Our senses are constantly processing information from the world around us, shaping how we respond to different situations. When we’re stressed, unwell, or overwhelmed, our sensitivity to this input can fluctuate: sometimes becoming heightened, other times dulling. By intentionally engaging our senses, we can regulate our nervous system, helping to restore balance, reduce anxiety, and improve overall wellbeing.
Here’s a range of tactile, auditory, visual and other stimuli to help promote relaxation and reduce anxiety this Stress Awareness Month. Whether you’re feeling overwhelmed and just want something to ground you, or you’re looking for new tools to help you feel calm, here’s what you can do.
When looking to create your own toolkit, don’t forget…
Make it personal: when it comes to sensory self-care, you don’t have to go with trends, make sure to include items that you genuinely feel are comforting and relaxing.
Make it accessible: don’t hide it away, make sure you can reach for it easily when you need it.
Don’t be afraid to make changes: your emotional wellbeing needs may change over time, so don’t be afraid to experiment and make tweaks over time.
Touch / Tactile
When looking for tactile tools to add to your toolkit, it’s all about working out if you’re leaning more towards sensory avoidance or looking to seek sensory input. Quite often when you’re feeling overwhelmed – you might find that tactile items can feel overstimulating or that you’re ‘touched out’ so bear that in mind when building your toolkit and when reaching for your items.
Look for soothing items such as massage tools that can relax the muscles, as well as items like weighted blankets that tap into deep pressure therapy, which you may find grounding and promotes a sense of calm.
Sound / Auditory
When it comes to auditory self-care, there are two approaches you can look at. You might be looking to block out excessive auditory input around you, or you could want to utilise specific auditory stimuli for your own benefits. Both are powerful in their own way to promote calmness and stress relief.
Visual
Visual input can be a powerful distraction. Immerse yourself in the moment and being able to focus on something in front of you can help bring a sense of clarity and calm – letting the world around you fade away, even if it’s just for a short time.
Smell
The sense of smell is a powerful thing. It can invoke memory and you can create a sense of familiarity that can be soothing. You’ll also find that certain scents like essential oils have been shown to induce relaxation. Over time, your brain will associate these scents with relaxation, making them even more effective. Here are some you can add to your toolkit…
Taste
Engaging your sense of taste is a simple yet effective way to anchor yourself in the present moment. Certain flavours and textures can have a grounding effect, helping to calm the mind and body. Opt for items that offer additional benefits, such as herbal teas known for their soothing properties or gummy supplements formulated to reduce stress. Savouring each bite or sipping mindfully can enhance the sensory experience and deepen relaxation too.

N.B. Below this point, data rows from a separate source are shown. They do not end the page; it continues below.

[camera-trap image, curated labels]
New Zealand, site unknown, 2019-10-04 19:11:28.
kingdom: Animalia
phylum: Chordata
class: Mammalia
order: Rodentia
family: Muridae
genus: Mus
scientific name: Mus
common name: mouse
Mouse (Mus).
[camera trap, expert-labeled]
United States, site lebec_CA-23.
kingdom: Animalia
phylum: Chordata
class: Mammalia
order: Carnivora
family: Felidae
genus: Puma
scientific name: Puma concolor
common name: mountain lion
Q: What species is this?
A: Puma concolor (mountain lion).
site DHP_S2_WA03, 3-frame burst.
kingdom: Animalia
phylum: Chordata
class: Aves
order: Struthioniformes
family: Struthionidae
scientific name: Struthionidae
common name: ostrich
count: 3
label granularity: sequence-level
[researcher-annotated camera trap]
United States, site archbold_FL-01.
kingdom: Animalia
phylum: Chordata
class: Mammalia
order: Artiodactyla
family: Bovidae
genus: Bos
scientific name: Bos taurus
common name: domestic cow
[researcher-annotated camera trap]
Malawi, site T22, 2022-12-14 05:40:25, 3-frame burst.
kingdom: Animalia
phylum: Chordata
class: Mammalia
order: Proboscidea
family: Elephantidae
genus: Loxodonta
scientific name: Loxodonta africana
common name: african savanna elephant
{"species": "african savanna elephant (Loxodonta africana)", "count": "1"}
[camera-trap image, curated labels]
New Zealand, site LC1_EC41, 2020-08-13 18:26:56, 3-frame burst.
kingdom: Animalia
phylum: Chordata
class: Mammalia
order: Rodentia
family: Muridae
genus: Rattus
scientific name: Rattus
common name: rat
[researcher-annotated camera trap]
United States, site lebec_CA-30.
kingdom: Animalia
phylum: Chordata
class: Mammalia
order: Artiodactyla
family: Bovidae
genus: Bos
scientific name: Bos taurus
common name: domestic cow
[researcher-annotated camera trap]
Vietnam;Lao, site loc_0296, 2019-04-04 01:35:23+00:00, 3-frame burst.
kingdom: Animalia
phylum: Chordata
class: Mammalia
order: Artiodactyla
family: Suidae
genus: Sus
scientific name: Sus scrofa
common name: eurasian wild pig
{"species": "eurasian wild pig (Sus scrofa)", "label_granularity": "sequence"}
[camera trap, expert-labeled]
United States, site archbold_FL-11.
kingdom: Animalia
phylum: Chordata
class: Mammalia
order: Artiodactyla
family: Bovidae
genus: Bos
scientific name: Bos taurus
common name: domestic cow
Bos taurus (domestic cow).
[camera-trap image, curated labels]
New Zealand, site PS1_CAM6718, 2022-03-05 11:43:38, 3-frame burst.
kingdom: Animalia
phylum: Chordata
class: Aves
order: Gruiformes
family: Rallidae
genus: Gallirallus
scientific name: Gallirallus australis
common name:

Other sensory ways to bring your body back into balance:
Movement can help to either calm or alert your body, depending on the exercise. If you’re feeling sluggish or dull, an invigorating workout can help get those endorphins flowing. Feeling stressed or anxious? Gentle movements like yoga can signal to your body to calm down.
Deep or slow breathing can also help. Do you ever notice that you sigh when you’re feeling high or low energy? This is your body trying to help us regulate or reorganise and calm our brains. Breathing slowly and deeply can help reduce stress hormones in the body.
Figuring out what works best for you when you are feeling stressed or overwhelmed will take some experimentation, so try out different items and mindfulness tools and see what works best for you.